Mars' range of orbital parameters and their effect on climate

Mars' range of orbital parameters and their effect on climate
Mars' range of orbital parameters and their effect on climate This chart shows how Mars' climate is affected by its orbital parameters. The x-axis represents axial tilt, from vertical (0 degrees) up to its maximum, a nearly horizontal 80 degrees. The y-axis represents the shape of the orbit, from circular (eccentricity of 0) to increasingly elliptical (eccentricity of 0.16). Courtesy Edwin Kite

The black diamond indicates Mars' current orbital parameters. The yellow-red-black gradient indicates the likelihood of that particular combination of obliquity and eccentricity over the course of Mars' orbital evolution. Note that Mars' median orbital parameters include a tilt of more than 45 degrees -- much more than the current value -- while the median eccentricity is only slightly less than the current value.

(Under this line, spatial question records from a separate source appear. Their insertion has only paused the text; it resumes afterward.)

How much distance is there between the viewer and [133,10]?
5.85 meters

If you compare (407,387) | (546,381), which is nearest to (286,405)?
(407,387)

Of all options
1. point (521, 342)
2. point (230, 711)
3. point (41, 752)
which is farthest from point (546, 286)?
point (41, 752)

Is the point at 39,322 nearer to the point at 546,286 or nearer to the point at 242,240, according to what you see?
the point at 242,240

According to the climate model published in the paper "Seasonal melting and the formation of sedimentary rocks on Mars, with predictions for the Gale Crater mound", for tilt under 40 degrees, when there is snow or ice on Mars, it tends to be stable at the winter poles, as it is today. When tilt is greater than 40 degrees -- which, as you can see from the diagram, is most of the time -- snow or ice is most likely to be found near the equator.

Earth's orbital parameters vary over a much narrower range than Mars'; they are represented by the blue box on this diagram.